Modificate in tal modo, le cellule sono state coltivate per ottenere lembi di pelle di dimensioni comprese fra 50 e 150 centimetri quadrati. La pelle ha cominciato ad aderire allo strato sottostante senza causare la comparsa di nuove vesciche e rinnovandosi costantemente nel corso dei 21 mesi successivi all’impianto.
«Era presente un dibattito scientifico sul fatto che in caso di trapianto autologo ci fosse o meno un'integrazione delle cellule coltivate nel nuovo organismo e se queste andassero a stimolare qualcosa, ma finora non c'era modo di distinguere tra le cellule coltivate e quelle naturali dello stesso paziente. In questo caso, invece, le cellule erano distinguibili dal punto di vista genetico e ci siamo resi conto che erano state integrate stabilmente solo le cellule staminali con le nuove caratteristiche», spiega Graziella Pellegrini, co-autrice dello studio pubblicato su Nature.
«Grazie alla differenza tra le cellule coltivate e quelle già presenti abbiamo anche potuto comprendere che le cellule progenitrici hanno una durata limitata e non contribuiscono alla rigenerazione cellulare di lungo termine, e che una cellula staminale specifica, se coltivata in modo appropriato, può rigenerare il suo tipo di tessuto e fornire una specifica quantità dello stesso».

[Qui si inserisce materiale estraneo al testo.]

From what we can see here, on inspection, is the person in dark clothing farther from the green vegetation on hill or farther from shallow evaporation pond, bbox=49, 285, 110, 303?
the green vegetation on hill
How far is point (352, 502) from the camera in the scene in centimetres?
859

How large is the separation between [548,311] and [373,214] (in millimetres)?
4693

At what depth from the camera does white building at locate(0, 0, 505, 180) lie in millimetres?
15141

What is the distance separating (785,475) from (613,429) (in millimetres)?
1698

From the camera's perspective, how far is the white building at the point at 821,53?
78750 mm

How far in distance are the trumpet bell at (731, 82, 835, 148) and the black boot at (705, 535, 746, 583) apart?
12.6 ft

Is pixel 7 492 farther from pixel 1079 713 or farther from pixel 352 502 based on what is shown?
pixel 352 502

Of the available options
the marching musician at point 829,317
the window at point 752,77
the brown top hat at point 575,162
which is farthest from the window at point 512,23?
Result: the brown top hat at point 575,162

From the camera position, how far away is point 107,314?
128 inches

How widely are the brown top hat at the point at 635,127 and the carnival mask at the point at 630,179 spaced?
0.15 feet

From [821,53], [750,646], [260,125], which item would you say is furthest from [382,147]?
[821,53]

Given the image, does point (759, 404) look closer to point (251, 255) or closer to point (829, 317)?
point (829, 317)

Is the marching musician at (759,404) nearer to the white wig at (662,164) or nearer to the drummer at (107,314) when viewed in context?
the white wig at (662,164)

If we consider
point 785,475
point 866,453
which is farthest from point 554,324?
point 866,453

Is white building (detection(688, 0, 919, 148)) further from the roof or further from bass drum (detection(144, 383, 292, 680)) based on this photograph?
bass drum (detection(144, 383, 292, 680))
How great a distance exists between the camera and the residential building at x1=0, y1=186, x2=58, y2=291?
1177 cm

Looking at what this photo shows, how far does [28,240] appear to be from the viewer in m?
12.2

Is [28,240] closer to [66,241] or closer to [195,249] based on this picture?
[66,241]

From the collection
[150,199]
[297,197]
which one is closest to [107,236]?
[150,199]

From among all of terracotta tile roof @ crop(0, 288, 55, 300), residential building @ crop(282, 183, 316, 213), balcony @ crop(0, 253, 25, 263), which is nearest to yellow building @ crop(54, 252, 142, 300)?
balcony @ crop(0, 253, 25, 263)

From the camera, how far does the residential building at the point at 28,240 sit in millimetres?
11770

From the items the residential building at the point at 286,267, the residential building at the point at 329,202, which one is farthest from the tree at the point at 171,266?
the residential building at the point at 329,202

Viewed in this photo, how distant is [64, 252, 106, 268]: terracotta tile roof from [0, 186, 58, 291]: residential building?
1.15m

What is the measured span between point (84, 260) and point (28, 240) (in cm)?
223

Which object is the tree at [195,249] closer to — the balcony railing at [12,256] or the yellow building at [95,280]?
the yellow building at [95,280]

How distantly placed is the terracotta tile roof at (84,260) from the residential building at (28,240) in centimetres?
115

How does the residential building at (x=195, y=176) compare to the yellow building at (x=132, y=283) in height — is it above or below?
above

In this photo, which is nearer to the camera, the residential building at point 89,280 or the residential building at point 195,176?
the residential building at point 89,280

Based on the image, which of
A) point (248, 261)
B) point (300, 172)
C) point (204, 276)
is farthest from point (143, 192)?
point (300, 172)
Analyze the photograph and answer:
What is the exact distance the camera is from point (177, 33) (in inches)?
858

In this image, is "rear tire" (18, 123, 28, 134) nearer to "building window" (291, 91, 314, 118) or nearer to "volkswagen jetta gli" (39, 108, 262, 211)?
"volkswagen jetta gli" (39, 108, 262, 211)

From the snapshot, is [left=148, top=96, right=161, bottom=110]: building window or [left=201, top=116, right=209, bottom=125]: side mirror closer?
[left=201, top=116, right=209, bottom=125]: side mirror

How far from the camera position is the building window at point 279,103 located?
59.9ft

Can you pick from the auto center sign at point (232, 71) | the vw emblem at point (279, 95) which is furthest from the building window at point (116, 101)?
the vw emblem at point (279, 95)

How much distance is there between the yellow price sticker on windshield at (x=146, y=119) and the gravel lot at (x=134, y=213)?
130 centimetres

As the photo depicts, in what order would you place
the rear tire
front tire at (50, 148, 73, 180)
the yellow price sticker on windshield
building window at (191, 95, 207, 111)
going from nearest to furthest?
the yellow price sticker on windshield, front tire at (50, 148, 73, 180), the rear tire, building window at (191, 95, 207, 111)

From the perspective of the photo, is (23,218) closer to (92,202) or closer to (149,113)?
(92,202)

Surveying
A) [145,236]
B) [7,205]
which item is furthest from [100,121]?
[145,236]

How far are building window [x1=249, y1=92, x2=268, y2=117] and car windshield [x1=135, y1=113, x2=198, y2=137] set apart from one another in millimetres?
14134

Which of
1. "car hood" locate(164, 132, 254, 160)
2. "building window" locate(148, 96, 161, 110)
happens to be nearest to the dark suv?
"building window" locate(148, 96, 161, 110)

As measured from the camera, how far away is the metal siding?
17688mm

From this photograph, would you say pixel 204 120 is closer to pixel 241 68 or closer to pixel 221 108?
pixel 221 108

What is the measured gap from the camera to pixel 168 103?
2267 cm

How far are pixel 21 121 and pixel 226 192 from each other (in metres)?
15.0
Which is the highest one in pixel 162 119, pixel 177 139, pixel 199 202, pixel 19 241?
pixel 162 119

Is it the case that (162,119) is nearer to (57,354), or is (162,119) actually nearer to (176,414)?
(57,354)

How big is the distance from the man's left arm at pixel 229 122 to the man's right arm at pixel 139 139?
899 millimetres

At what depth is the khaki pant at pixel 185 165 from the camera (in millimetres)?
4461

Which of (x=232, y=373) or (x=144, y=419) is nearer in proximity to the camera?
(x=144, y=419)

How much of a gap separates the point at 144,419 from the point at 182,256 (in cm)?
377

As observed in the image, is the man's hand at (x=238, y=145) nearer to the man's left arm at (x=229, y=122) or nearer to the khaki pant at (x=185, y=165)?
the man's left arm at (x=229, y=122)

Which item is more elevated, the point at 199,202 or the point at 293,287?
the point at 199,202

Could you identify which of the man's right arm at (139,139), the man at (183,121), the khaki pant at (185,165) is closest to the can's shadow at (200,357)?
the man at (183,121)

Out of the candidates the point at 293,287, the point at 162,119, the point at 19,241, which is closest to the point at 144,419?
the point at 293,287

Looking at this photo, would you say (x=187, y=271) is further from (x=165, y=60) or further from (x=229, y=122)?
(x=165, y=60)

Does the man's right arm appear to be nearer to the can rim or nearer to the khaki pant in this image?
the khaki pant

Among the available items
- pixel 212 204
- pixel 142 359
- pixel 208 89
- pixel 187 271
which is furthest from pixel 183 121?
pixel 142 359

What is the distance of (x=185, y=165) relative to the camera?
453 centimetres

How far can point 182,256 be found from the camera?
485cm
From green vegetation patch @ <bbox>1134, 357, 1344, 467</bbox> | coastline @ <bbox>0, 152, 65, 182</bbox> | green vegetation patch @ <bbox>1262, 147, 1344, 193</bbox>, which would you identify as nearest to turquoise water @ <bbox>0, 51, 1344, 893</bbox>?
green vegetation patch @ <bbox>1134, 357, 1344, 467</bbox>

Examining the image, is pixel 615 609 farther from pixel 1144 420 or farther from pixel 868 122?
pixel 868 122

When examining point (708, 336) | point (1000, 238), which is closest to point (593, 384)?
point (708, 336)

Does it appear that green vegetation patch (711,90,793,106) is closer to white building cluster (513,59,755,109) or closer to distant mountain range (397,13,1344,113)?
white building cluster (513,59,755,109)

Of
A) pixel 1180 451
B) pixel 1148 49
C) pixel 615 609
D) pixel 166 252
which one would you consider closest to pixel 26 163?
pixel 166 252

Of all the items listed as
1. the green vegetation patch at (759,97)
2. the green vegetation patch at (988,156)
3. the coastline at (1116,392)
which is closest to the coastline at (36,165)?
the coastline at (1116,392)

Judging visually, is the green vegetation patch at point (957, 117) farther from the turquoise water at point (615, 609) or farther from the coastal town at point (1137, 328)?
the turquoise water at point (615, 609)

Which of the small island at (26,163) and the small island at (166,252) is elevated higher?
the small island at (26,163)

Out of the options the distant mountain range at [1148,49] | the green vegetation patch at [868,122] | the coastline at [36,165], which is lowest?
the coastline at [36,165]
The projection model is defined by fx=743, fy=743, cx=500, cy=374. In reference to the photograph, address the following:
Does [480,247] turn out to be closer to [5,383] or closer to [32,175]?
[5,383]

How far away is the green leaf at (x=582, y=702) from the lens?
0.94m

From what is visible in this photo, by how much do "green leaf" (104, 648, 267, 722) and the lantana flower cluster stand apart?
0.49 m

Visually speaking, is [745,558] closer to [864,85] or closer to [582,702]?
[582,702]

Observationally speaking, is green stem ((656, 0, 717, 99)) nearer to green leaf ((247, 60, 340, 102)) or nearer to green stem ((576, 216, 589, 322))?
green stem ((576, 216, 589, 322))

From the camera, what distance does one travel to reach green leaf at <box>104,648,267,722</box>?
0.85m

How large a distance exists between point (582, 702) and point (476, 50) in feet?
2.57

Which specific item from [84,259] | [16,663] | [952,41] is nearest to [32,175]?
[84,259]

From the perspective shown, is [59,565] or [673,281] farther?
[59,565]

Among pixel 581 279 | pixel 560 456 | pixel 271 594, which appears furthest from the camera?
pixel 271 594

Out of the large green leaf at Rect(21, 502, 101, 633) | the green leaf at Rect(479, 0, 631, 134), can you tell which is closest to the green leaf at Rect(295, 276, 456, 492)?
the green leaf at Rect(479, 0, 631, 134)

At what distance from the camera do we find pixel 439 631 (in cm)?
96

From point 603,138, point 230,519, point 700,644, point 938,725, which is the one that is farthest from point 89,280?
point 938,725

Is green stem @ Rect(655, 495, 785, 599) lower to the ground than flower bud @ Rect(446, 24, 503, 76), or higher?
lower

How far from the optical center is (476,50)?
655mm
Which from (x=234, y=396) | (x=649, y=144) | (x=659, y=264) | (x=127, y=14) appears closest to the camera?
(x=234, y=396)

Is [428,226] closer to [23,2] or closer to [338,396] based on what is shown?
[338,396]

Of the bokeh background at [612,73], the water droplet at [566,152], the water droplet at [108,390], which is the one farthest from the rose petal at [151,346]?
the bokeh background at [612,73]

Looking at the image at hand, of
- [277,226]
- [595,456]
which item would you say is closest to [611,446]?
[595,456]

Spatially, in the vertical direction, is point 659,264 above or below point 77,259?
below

Sono stati necessari anni di studio per arrivare a questi risultati. Il primo trapianto è avvenuto nel 2005, ma si trattava di due piccole zone. Il paziente che subì il trapianto è stato seguito per 10 anni per verificare l’eventuale comparsa di eventi avversi. Nel 2014 c’è stato il secondo impianto. In entrambi i casi nessun evento avverso si è manifestato, il che ha spinto i ricercatori a intervenire di nuovo e in maniera più complessa.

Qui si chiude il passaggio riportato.